Worryingly, the positivity rate has also exploded:
Source: Johns Hopkins Coronavirus Resource Center
On Friday, the Dow Jones Industrial Average closed at 29,813, up just over 1%. The broader S&P 500 index closed at 3,612, up a little less than 1%. Both indices are only slightly off their all-time highs.
This morning, US stocks are poised to trade strongly upward, on news announced this morning by biotechnology firm Moderna that preliminary analysis of its experimental coronavirus vaccine is nearly 95% effective in preventing illness.
Even as the coronavirus rages virtually unchecked across the country, a broad array of businesses – including hospitality, restaurant and retail groups – are fighting to preserve their ability to operate, in an effort to block shutdowns and other restrictions that public health experts believe are essential to bring the virus under control. Their lobbying coincides with warnings sounded by epidemiologists about the latest surge in virus cases.
But industry’s calls for additional stimulus aid have largely fallen on deaf ears in Washington. Democrat-led efforts to authorize trillions of dollars in new relief spending have encountered fierce opposition from Republicans. In fact, since the election the two parties have drifted even further apart on a follow-up to the $2 trillion Cares Act, even as many of the act’s programs have run out of funding or expired.
The Labor Market
The number of Americans filing for first-time unemployment benefits declined to 709,000 in the week ended November 7th, below expectations of 735,000 and down from the previous week’s revised level of 757,000. It is the lowest number since late March, but still well above pre-pandemic levels.
Source: Trading Economics
Also, more than 298,000 people applied for help from the Pandemic Unemployment Assistance program, which covers workers that do not qualify for initial claims, compared with 362,000 in the previous period.

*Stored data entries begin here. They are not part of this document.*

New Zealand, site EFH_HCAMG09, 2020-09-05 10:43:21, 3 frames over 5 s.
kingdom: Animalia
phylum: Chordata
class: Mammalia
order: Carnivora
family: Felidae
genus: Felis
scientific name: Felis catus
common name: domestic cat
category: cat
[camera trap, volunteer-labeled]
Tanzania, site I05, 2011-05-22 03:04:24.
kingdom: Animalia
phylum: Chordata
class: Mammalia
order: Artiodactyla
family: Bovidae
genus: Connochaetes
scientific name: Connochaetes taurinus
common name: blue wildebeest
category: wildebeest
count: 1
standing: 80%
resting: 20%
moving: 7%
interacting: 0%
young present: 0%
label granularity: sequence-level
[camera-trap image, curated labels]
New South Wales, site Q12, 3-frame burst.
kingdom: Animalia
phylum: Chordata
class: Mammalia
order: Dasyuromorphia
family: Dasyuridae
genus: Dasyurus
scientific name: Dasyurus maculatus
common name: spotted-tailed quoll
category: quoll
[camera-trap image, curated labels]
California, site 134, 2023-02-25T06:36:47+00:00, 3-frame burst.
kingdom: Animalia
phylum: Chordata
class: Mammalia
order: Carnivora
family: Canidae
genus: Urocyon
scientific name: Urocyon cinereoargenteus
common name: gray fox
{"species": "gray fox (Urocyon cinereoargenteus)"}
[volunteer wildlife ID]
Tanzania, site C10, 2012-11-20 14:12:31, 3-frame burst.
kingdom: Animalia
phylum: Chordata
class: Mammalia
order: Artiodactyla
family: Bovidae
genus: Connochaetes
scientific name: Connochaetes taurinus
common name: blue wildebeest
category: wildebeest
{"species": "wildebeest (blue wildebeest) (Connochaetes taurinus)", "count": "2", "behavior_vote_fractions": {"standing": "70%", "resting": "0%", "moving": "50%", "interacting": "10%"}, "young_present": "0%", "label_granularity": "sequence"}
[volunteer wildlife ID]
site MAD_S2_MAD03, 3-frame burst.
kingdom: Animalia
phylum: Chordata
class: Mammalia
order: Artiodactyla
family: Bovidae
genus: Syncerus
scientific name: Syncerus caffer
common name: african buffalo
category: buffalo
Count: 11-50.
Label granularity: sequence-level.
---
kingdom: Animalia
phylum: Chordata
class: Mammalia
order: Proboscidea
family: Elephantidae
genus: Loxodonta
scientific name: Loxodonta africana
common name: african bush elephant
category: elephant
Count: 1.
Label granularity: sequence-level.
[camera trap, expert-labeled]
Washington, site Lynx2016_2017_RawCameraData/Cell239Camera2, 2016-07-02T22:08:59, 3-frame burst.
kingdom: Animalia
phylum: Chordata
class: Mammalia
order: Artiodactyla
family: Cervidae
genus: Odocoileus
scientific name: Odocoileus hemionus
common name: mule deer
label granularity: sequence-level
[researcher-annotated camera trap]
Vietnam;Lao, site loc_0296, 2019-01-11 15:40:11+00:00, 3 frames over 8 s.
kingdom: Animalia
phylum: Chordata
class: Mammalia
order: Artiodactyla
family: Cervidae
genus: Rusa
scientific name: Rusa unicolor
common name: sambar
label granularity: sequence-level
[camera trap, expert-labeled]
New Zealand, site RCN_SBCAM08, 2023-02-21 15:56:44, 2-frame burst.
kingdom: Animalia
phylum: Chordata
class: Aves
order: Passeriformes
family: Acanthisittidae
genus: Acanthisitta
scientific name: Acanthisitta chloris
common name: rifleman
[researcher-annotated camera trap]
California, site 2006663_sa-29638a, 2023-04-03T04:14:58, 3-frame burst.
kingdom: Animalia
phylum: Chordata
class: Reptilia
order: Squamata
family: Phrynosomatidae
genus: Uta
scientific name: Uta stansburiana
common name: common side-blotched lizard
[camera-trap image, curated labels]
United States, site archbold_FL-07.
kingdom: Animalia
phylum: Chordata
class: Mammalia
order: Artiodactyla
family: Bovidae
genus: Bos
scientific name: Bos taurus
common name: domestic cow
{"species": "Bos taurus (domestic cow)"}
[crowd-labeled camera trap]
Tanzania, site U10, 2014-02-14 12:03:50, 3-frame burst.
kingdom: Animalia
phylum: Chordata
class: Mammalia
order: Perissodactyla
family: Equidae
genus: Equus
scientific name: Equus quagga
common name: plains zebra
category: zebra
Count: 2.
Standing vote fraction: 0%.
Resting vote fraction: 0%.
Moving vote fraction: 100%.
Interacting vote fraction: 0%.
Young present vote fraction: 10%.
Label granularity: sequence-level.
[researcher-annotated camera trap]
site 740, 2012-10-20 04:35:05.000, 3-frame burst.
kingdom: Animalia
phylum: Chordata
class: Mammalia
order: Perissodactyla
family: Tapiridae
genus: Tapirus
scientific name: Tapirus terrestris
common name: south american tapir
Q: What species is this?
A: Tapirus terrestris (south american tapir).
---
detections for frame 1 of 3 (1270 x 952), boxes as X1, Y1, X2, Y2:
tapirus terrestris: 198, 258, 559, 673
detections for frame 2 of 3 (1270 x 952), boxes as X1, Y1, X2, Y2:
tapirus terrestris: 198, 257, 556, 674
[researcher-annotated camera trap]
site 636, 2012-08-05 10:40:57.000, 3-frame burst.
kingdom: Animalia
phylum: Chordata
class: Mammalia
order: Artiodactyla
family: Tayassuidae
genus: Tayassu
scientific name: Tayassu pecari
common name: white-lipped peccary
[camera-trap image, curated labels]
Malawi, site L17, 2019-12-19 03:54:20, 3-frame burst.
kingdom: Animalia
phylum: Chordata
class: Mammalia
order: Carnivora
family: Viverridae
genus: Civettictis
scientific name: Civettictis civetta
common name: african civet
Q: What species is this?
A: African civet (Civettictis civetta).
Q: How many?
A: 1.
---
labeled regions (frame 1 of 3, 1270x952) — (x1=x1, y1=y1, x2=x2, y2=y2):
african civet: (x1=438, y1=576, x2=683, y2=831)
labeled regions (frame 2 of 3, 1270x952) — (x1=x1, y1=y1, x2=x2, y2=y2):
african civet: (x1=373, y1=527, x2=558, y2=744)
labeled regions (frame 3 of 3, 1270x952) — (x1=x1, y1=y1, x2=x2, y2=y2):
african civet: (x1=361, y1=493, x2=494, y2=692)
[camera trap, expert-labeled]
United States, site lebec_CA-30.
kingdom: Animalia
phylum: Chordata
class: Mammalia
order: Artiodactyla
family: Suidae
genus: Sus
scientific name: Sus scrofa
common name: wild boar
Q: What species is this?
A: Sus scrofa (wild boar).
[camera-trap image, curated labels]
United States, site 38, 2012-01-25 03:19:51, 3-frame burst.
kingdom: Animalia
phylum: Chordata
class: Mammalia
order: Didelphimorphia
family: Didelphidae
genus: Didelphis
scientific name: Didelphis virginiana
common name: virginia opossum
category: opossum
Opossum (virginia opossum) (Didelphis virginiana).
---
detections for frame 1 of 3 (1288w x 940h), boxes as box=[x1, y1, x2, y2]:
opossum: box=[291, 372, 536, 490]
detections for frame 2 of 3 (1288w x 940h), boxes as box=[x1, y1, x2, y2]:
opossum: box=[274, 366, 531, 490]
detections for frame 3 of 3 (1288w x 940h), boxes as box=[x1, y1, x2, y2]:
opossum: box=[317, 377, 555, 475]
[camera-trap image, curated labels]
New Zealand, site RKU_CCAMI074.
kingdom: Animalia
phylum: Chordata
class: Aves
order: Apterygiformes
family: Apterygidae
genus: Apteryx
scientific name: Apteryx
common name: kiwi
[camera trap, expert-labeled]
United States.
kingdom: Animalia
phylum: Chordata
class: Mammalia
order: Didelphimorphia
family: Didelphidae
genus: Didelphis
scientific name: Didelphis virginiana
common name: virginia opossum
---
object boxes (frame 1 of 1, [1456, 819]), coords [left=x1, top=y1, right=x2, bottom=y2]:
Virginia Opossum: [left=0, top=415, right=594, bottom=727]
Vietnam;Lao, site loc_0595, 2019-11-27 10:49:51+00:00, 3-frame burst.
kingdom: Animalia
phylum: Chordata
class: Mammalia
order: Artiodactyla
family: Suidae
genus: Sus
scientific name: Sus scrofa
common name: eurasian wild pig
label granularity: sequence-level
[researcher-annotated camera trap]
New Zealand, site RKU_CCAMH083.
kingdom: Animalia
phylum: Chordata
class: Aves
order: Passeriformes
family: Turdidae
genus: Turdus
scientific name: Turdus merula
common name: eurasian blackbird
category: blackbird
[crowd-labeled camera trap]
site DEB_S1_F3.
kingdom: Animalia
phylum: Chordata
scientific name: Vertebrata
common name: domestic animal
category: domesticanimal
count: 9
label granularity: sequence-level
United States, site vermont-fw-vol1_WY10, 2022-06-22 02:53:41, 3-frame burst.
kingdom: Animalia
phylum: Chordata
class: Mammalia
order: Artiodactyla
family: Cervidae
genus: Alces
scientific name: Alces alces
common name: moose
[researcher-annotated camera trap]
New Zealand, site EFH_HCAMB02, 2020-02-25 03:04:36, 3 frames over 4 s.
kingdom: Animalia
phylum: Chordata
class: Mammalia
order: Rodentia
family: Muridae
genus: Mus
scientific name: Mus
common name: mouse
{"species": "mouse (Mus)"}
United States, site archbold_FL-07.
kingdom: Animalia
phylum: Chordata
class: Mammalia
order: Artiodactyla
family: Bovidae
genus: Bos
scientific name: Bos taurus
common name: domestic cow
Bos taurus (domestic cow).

According to the US Department of Labor Statistics, the unemployment rate dropped to 6.9% in October 2020, down from September’s 7.9%. However, the jobless rate remains well above pre-pandemic levels of about 3.5%, reflecting the fact that the labor market recovery is slowing in the absence of additional fiscal stimulus and rapidly rising new coronavirus infections.
Across 191 countries/regions, over 54.5 million have been infected, and over 1.3 million have died. In the US, over 11 million have contracted the virus, and over 246,000 have lost their lives.
The Race for a Vaccine
Unlike Pfizer, which invested $2 billion of its own money in researching and developing its vaccine announced earlier this month, Moderna is participating in Operation Warp Speed, the government initiative designed to mitigate the financial risk of vaccine and therapeutics development by providing upfront funding to companies. Moderna received $2.5 billion from the US government to support research, development and manufacturing of its vaccine, while Pfizer signed a contract to sell vaccine doses to the US government.
Moderna believes it can produce 20 million doses by the end of the year, enough for 10 million people to receive the required two shots. The company hopes to produce at least 500 million doses next year, with the possibility of scaling up to 1 billion doses, depending on the availability of raw materials.
The focus of the government and the drug companies will now shift to the challenges of manufacturing and distribution. The Pfizer vaccine requires ultra-cold storage conditions not widely available in typical vaccination programs. The company has been working to overcome that limitation. Moderna announced today that its vaccine can be stable at refrigerator temperatures for a month and frozen for up to six months. It also will not require dilution at the point of care, as the Pfizer vaccine does.
Keep the faith, be safe and stay healthy.